**Material shown**:

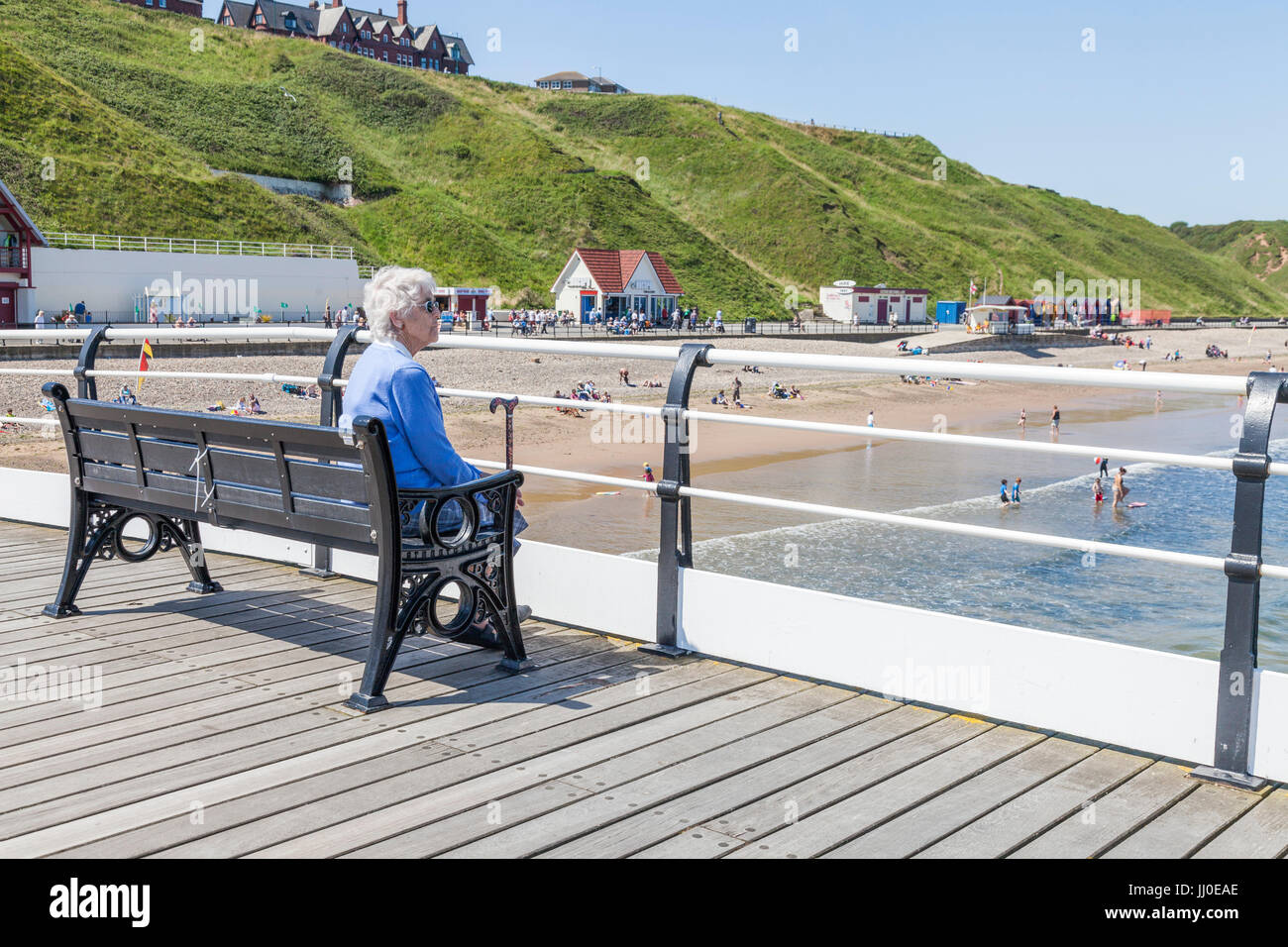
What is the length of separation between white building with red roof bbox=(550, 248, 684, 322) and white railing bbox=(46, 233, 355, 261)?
1415cm

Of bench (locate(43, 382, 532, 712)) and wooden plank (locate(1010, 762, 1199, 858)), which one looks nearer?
wooden plank (locate(1010, 762, 1199, 858))

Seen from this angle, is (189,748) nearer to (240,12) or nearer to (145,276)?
(145,276)

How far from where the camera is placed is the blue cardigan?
388 centimetres

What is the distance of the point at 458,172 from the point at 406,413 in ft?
283

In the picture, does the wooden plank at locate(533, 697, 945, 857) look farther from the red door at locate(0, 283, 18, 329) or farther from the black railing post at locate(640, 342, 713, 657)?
the red door at locate(0, 283, 18, 329)

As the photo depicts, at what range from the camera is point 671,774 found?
11.0 feet

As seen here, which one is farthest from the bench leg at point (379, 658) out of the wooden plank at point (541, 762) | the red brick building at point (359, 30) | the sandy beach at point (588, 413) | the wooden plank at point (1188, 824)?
the red brick building at point (359, 30)

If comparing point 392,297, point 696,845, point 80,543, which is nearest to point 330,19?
point 80,543

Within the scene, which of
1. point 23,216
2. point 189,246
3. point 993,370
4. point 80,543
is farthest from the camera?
point 189,246

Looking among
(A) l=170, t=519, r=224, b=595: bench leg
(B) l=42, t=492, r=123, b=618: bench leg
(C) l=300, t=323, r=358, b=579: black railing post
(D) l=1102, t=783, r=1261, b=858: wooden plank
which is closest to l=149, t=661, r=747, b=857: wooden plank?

**Problem to solve**: Format every line of the rows above as a JSON list of strings, one string per line, with blank lines skipped and the pictures left out.

**Solved exercise**:
[
  "What is the length of separation between white building with red roof bbox=(550, 248, 684, 322) and white railing bbox=(46, 233, 355, 261)?",
  "1415cm",
  "Of bench (locate(43, 382, 532, 712)) and wooden plank (locate(1010, 762, 1199, 858)), which one looks nearer?",
  "wooden plank (locate(1010, 762, 1199, 858))",
  "Seen from this angle, is (189,748) nearer to (240,12) or nearer to (145,276)?",
  "(145,276)",
  "How far from where the camera is placed is the blue cardigan?",
  "388 centimetres",
  "What is the distance of the point at 458,172 from the point at 406,413 in ft?",
  "283",
  "In the picture, does the wooden plank at locate(533, 697, 945, 857) look farther from the red door at locate(0, 283, 18, 329) or farther from the black railing post at locate(640, 342, 713, 657)?",
  "the red door at locate(0, 283, 18, 329)",
  "As the photo depicts, at what range from the camera is point 671,774 found?",
  "11.0 feet",
  "As seen here, which one is farthest from the bench leg at point (379, 658) out of the wooden plank at point (541, 762) | the red brick building at point (359, 30) | the sandy beach at point (588, 413) | the wooden plank at point (1188, 824)?",
  "the red brick building at point (359, 30)",
  "If comparing point 392,297, point 696,845, point 80,543, which is nearest to point 330,19?",
  "point 80,543",
  "Within the scene, which of",
  "1. point 23,216",
  "2. point 189,246",
  "3. point 993,370",
  "4. point 80,543",
  "is farthest from the camera?",
  "point 189,246",
  "Looking among",
  "(A) l=170, t=519, r=224, b=595: bench leg",
  "(B) l=42, t=492, r=123, b=618: bench leg",
  "(C) l=300, t=323, r=358, b=579: black railing post",
  "(D) l=1102, t=783, r=1261, b=858: wooden plank",
  "which is closest to l=149, t=661, r=747, b=857: wooden plank?"
]